But as we know, over time, behavioral health has never had the financial endorsement, if you will, of other service lines or beneficial financial support of other service lines. So, because of that, there’s always been a lack of front-line workers in behavioral care, and especially as we talked about in the evenings and after hours and especially in response to the increasing presentation of behavioral care patients in the emergency department in the aftermath of COVID. So, it’s almost like– I know you’re in Florida right now being hit by a hurricane, but it’s almost like a hurricane occurring where you’ve got all these forces coming together at once, lack of access, coming in at hours where the hospital isn’t fully staffed, and an increasing need because of the aftermath of COVID and what’s happening with our economy and so forth. So, I find the biggest gap is in the emergency department.
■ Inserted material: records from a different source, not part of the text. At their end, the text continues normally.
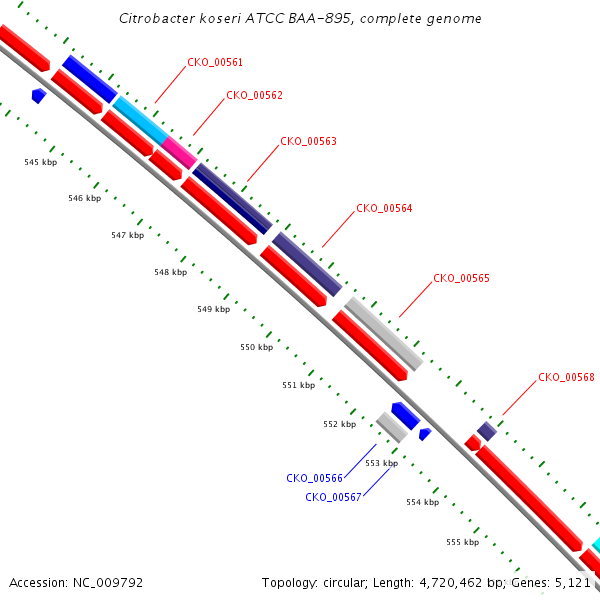 Citrobacter koseri ATCC BAA-895, complete genome

CKO_00561
CKO_00562
CKO_00563
CKO_00564
CKO_00565
CKO_00568

545 kbp
546 kbp
547 kbp
548 kbp
549 kbp
550 kbp
551 kbp
552 kbp
553 kbp
554 kbp
555 kbp

CKO_00566
CKO_00567

Accession: NC_009792

Topology: circular; Length: 4,720,462 bp; Genes: 5,121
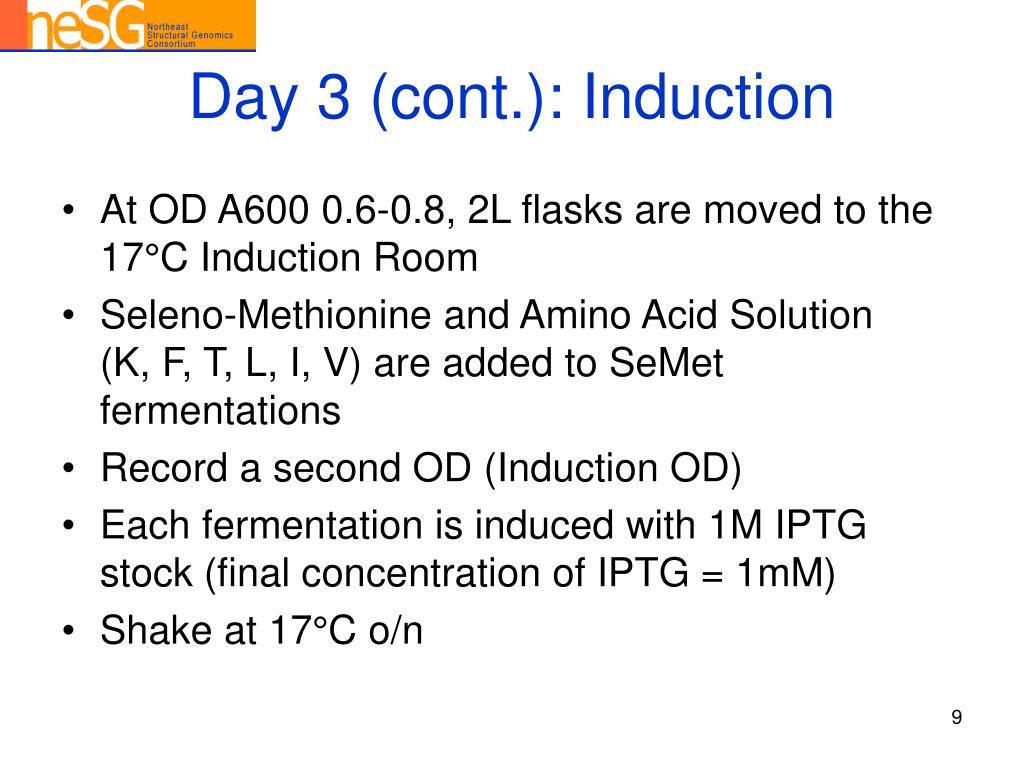 neSG Northeast Structural Genomics Consortium

Day 3 (cont.): Induction

• At OD A600 0.6-0.8, 2L flasks are moved to the 17°C Induction Room
• Seleno-Methionine and Amino Acid Solution (K, F, T, L, I, V) are added to SeMet fermentations
• Record a second OD (Induction OD)
• Each fermentation is induced with 1M IPTG stock (final concentration of IPTG = 1mM)
• Shake at 17°C o/n

9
We are seeing gaps on psychiatric inpatient floors as well, and that further compounds the problem because, if patients have to linger in the emergency department and can’t get up to an appropriate inpatient site bed, then they need more care in the emergency department. We already identified the fact that resources are scarce. So, it is a bit of a hurricane or tsunami effect where we’re overwhelmed with these patients. We can’t admit them often, or we can’t transfer them because there aren’t enough beds available to care for all the psychiatric patients that need admission, and it’s difficult to discharge them home because there aren’t community resources that can see these patients in a timely fashion. So that’s where the biggest gap is in the emergency department followed by the inpatient department.
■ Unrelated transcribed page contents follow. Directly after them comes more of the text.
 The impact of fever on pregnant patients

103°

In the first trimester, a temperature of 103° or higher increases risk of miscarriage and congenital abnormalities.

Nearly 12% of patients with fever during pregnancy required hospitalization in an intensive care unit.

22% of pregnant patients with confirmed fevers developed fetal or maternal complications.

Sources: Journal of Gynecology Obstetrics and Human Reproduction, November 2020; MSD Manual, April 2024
And then, obviously, there’s a need in the community, in the clinics to see these patients. So, what does that mean for the emergency department? The second part of your question was, “What are the clinical and financial impacts of these gaps of coverage?” Well, the first and foremost thing is acute psychiatric patients stay in the emergency department considerably longer now than they did a couple of years ago. It’s not uncommon for patients to wait three, four, five days in an emergency department to be placed into an appropriate inpatient psychiatric bed. Whereas, when I first started emergency medicine 25 or 30 years ago, patients would be admitted in a couple of hours. Or if they had to be transferred, those beds were identified and patients were transferred in a timely fashion. So that boarding, if you will, of psychiatric patients leads to several things. First of all, clinical outcomes are always worse the longer a patient remains in the emergency department. It is a difficult place to receive care. In that, patients are vulnerable. They’re frightened. They don’t get the one-on-one attention that they might get on an inpatient psychiatric floor. They’re not receiving often their home medications or being advanced to new medications that they might require. So, their needs are basically going unmet over those several days that they linger in the emergency department. So, the clinical outcomes are poor for those patients, but that backup leads to other patients in the emergency department having delays in care because, if resources are being devoted to psychiatric patients that are in the emergency department longer than they should be, there are less resources for the remaining patients in the emergency department. So other patients with very complicated medical issues as well are often facing delays, and that includes patients with chest pain and stroke and even patients that present with trauma.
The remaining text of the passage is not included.